• [Extrait à lire]
>>

Ils sont loin les "geeks" enfermés dans leur chambre pendant des heures. Les compétitions de jeux vidéo, longtemps restées confidentielles, sont devenues en quelques années un secteur économico-culturel incontournable, au point qu'une inscription aux Jeux Olympiques est envisagée. L'image d'Épinal a laissé place à des équipes et des joueurs professionnels. Les tournois ont lieu dans des stades, devant des milliers de fans. Bref, c’est aujourd'hui plus un sport qu’un jeu. Et on ne devient pas champion de jeux vidéo par hasard. Europe 1 a pu visiter un centre d’entraînement unique en France, celui de l'équipe GamersOrigin.

<<

• [Données fournies]
>>

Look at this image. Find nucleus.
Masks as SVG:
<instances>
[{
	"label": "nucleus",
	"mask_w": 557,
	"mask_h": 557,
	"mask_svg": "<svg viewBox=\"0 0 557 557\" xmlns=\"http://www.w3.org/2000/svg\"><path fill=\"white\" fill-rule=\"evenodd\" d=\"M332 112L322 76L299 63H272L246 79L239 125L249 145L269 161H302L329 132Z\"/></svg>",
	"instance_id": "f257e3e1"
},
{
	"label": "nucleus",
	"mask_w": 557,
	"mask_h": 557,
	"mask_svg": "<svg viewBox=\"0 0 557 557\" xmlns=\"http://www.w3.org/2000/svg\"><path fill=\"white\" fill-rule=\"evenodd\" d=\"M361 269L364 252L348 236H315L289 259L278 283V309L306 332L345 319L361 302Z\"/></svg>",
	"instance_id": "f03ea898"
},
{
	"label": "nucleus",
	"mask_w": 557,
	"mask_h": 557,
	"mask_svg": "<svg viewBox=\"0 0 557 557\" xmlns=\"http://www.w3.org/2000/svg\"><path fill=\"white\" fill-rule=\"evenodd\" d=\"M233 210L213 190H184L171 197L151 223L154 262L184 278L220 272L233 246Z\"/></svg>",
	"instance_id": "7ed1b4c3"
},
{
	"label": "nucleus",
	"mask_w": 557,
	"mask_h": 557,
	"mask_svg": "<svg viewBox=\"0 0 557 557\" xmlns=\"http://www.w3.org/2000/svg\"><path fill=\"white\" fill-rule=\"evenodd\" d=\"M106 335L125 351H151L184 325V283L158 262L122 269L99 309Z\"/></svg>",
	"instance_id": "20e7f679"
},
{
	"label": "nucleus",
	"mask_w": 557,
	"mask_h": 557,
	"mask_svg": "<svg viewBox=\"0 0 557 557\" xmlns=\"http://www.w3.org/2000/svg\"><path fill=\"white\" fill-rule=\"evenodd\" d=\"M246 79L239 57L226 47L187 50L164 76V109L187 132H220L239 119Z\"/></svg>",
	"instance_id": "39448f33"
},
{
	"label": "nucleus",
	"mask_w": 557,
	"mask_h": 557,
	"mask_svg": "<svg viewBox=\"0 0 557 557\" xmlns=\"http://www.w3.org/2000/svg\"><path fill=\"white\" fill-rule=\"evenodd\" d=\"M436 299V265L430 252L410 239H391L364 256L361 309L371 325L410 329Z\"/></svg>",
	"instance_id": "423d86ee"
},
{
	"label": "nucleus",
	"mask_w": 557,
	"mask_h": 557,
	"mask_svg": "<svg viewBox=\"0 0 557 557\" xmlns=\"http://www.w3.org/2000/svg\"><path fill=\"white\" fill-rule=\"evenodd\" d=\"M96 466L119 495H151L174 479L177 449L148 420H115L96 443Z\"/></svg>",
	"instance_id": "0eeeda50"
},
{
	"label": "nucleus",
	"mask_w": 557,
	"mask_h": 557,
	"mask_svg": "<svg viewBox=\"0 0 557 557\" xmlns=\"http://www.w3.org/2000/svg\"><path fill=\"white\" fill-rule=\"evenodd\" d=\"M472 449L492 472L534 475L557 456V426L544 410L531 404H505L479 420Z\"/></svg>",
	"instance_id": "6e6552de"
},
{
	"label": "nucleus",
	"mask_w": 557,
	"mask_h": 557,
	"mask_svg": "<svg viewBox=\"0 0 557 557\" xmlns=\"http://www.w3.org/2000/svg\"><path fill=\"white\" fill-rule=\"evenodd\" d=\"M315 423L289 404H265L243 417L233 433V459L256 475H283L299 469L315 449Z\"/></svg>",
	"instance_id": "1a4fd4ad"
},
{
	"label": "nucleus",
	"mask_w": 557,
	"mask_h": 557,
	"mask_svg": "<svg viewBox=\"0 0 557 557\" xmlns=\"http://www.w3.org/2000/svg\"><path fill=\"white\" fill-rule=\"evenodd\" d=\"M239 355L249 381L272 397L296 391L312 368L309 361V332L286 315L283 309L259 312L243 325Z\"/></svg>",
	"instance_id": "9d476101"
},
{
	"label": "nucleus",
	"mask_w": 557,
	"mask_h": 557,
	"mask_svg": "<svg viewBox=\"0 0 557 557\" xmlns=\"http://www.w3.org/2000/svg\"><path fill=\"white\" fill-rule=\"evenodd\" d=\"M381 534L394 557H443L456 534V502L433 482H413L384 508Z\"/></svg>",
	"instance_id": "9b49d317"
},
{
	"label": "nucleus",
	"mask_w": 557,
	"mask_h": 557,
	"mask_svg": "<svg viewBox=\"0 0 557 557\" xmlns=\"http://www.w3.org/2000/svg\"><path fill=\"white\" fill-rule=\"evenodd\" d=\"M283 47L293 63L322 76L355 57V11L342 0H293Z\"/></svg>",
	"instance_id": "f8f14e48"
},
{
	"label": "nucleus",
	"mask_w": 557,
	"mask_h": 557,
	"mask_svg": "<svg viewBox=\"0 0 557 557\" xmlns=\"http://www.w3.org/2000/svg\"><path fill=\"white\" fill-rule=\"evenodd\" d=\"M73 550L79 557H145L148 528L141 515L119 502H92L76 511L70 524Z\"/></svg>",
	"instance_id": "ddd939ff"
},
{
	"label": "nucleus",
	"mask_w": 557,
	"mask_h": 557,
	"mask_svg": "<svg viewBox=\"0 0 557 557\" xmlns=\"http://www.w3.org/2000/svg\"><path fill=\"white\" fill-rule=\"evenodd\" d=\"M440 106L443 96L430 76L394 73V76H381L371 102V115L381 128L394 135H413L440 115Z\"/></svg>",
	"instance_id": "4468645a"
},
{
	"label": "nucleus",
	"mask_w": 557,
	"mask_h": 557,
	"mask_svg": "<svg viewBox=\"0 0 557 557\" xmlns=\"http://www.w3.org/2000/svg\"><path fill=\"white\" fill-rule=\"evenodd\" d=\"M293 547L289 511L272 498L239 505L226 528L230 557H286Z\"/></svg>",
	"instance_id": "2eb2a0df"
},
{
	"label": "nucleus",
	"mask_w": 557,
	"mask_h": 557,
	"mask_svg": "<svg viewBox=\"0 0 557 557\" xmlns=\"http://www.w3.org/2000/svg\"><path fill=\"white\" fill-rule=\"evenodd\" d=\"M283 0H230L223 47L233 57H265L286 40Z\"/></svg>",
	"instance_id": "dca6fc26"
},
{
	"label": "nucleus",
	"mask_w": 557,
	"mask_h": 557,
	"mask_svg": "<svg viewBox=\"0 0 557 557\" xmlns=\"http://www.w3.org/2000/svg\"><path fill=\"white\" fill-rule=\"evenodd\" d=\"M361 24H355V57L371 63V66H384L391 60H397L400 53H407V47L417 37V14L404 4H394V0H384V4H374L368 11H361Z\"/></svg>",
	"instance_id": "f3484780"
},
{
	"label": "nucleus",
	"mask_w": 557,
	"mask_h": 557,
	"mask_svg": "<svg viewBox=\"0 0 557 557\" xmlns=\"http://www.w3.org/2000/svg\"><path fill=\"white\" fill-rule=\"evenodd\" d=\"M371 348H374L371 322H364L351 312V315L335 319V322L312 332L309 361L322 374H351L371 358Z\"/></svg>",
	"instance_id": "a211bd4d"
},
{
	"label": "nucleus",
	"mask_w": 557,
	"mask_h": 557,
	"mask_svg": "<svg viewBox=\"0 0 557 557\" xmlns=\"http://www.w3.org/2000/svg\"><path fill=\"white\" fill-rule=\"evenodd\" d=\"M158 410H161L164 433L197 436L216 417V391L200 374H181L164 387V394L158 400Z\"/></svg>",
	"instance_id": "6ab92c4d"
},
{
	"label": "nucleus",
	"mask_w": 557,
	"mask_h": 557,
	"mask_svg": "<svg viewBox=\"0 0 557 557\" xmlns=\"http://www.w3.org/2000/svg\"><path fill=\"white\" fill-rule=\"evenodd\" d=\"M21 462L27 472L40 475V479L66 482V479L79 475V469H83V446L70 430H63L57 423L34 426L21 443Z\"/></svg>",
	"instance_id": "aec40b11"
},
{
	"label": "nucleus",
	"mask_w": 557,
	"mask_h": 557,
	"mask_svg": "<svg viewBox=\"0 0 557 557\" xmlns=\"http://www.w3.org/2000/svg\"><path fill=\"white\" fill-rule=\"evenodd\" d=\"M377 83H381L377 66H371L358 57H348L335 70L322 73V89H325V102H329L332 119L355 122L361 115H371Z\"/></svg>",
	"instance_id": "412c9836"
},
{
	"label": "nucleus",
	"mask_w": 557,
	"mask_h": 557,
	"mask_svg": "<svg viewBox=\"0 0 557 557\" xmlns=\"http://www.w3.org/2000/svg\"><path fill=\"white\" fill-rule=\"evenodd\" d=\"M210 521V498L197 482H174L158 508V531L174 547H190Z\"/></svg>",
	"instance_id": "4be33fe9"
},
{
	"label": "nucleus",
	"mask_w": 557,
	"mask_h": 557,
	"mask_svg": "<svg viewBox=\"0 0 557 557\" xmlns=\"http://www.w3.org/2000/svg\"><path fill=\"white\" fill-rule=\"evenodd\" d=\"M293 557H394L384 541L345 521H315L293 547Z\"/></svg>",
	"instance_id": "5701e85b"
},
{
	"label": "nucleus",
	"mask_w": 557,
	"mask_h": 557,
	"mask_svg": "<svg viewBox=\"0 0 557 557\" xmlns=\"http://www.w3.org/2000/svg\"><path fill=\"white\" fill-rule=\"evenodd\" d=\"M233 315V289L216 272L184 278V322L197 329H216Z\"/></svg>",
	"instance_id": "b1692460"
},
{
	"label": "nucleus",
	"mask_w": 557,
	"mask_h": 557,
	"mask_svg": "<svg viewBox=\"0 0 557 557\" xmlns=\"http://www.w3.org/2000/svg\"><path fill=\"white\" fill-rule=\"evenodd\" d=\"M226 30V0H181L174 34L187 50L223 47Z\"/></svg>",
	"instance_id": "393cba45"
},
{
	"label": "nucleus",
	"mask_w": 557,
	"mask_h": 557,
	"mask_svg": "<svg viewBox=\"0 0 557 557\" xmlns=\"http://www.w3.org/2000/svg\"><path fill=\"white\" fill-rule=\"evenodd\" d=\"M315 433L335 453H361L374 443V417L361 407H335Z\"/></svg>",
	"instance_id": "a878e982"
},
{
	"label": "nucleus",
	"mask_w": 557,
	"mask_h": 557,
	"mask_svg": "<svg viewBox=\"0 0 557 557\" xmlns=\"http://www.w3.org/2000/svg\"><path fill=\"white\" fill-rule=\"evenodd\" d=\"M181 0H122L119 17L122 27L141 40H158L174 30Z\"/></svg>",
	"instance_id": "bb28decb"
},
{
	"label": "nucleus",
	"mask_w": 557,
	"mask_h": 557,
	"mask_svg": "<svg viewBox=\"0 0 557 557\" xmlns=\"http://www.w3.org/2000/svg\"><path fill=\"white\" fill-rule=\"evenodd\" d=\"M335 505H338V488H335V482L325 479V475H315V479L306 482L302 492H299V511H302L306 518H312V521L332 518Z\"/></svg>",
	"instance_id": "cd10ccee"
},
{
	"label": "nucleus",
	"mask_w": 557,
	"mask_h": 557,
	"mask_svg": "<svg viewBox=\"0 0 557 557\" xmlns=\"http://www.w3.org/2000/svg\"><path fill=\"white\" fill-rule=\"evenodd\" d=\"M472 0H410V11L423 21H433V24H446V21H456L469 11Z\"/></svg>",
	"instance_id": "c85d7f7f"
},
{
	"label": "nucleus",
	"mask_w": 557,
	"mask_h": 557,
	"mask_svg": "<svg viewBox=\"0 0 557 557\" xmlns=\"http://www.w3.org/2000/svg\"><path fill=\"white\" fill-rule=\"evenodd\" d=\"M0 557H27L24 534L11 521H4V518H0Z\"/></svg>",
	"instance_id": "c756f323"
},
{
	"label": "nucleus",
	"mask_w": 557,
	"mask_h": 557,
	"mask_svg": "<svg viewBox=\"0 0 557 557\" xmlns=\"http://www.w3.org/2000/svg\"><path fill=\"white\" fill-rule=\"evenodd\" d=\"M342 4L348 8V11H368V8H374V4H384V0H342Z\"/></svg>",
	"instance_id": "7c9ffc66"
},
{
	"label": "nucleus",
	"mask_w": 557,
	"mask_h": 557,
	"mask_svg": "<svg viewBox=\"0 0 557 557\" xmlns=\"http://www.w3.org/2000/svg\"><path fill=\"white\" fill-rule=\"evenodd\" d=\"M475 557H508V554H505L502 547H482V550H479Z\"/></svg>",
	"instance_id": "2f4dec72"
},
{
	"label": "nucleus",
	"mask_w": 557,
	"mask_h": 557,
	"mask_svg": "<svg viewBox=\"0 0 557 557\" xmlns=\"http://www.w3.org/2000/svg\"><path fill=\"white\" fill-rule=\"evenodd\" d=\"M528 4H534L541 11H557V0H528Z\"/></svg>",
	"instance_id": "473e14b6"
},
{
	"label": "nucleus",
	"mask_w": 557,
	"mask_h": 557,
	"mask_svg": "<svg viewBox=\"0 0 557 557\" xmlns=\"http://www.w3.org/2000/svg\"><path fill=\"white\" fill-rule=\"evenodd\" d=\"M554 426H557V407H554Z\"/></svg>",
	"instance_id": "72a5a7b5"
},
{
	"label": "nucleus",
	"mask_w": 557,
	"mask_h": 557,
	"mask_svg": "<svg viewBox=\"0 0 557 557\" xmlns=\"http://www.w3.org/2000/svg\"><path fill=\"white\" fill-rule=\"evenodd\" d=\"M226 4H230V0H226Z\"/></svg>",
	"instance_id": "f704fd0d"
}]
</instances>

<<

• [Consigne de travail]
Répondez en une phrase à chaque question sur l'extrait consacré aux compétitions de jeux vidéo.
(a) À quelle compétition envisage-t-on d'inscrire les jeux vidéo ?
(b) Où et devant qui les tournois se déroulent-ils ?
(c) Quel centre d'entraînement Europe 1 a-t-il pu visiter ?

• [Solution du problème]
(a) On envisage une inscription aux Jeux Olympiques.
(b) Les tournois ont lieu dans des stades, devant des milliers de fans.
(c) Europe 1 a visité le centre d'entraînement de l'équipe GamersOrigin, unique en France.